**TASK BRIEF:** Transcribe exactly the line containing "Vietnam;Lao, site loc_0251, 2018-12-26" and each line after it, through the end of the entries, with nothing before or after.

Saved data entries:
--- START ---

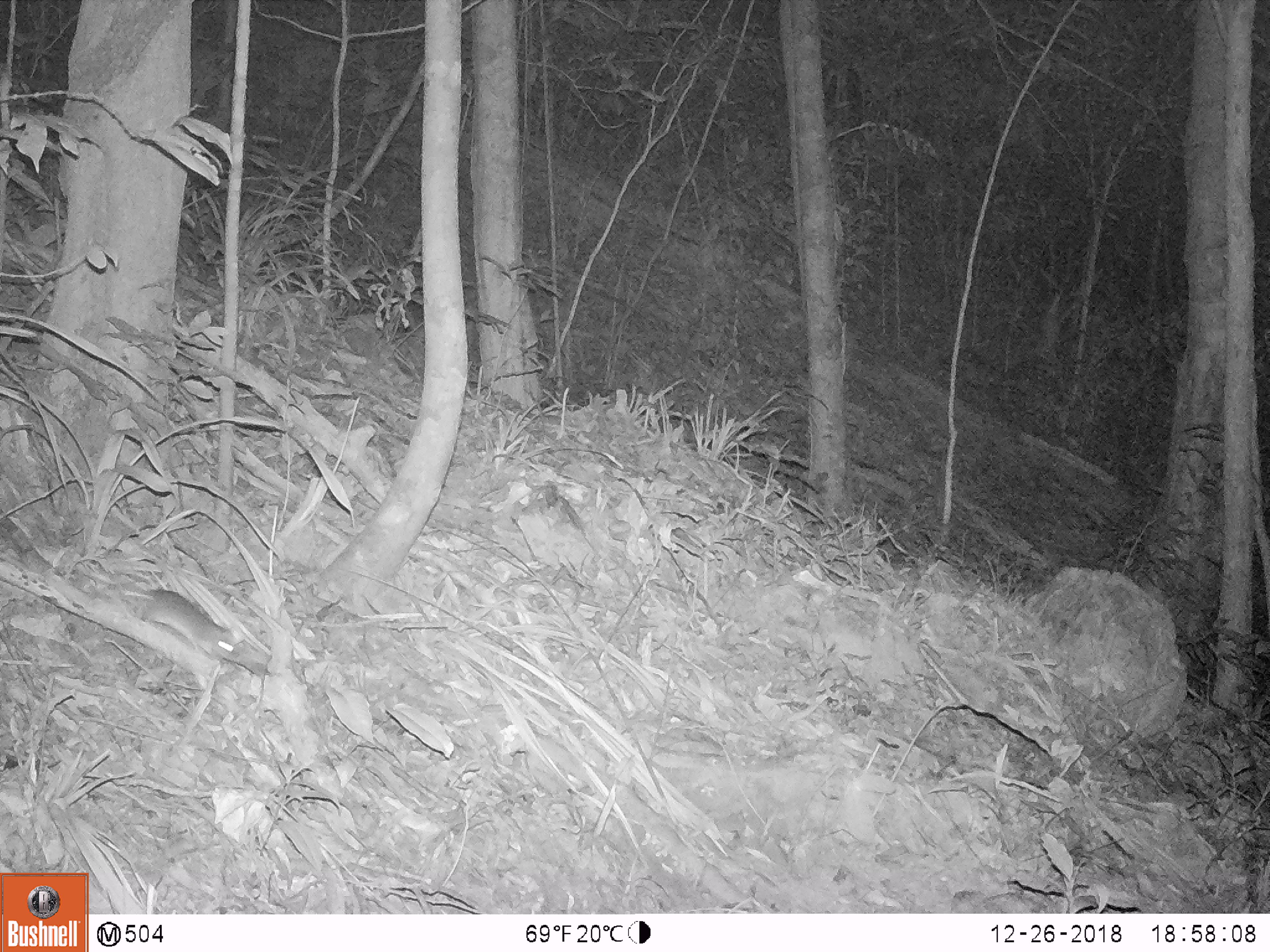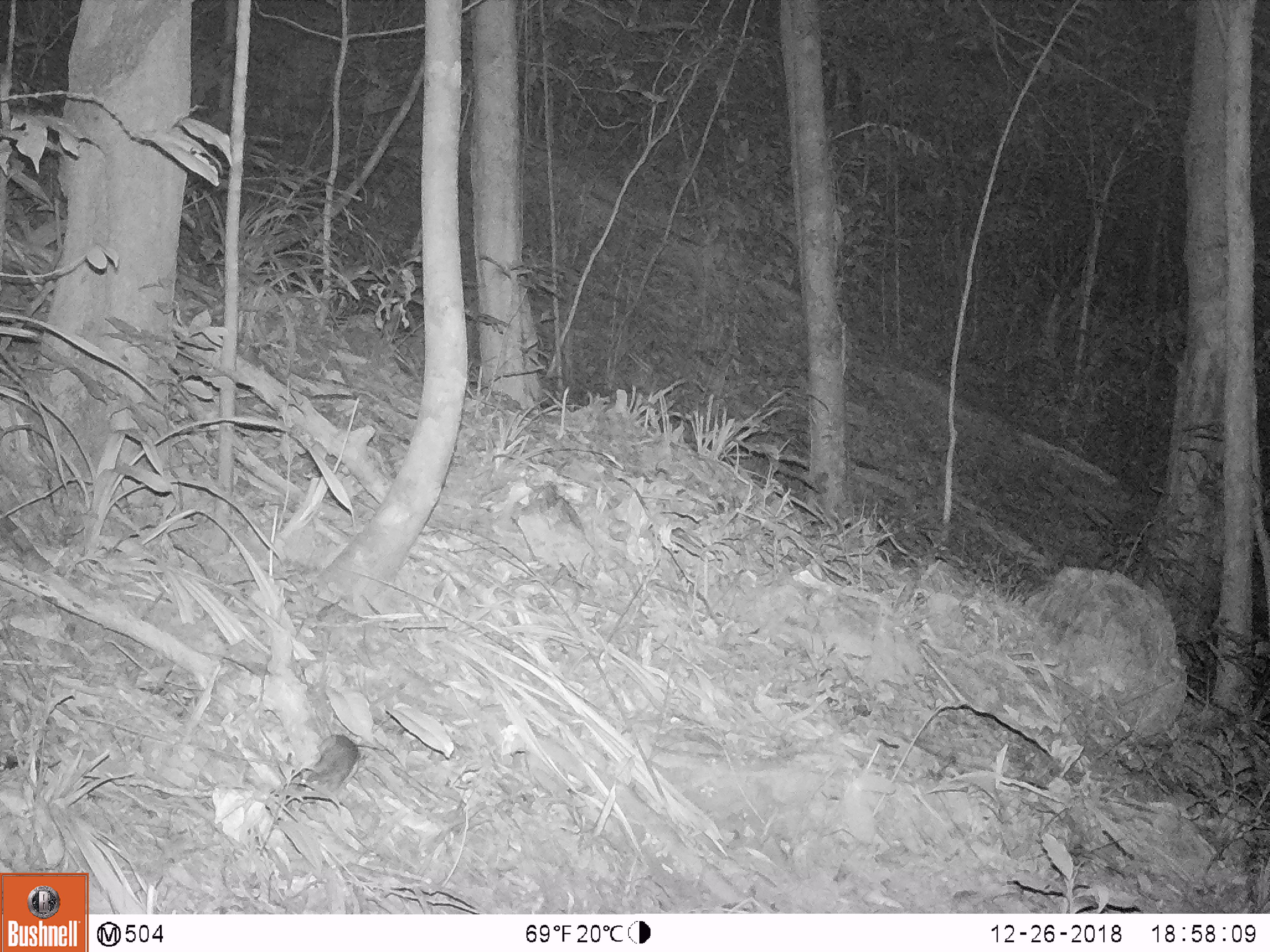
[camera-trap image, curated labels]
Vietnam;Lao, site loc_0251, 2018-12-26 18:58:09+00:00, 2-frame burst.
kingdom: Animalia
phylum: Chordata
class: Mammalia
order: Rodentia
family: Muridae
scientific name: Muridae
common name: old-world mice and rats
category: unidentified murid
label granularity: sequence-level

--- END ---

**SOLUTION TO THIS EXERCISE:**
Vietnam;Lao, site loc_0251, 2018-12-26 18:58:09+00:00, 2-frame burst.
kingdom: Animalia
phylum: Chordata
class: Mammalia
order: Rodentia
family: Muridae
scientific name: Muridae
common name: old-world mice and rats
category: unidentified murid
label granularity: sequence-level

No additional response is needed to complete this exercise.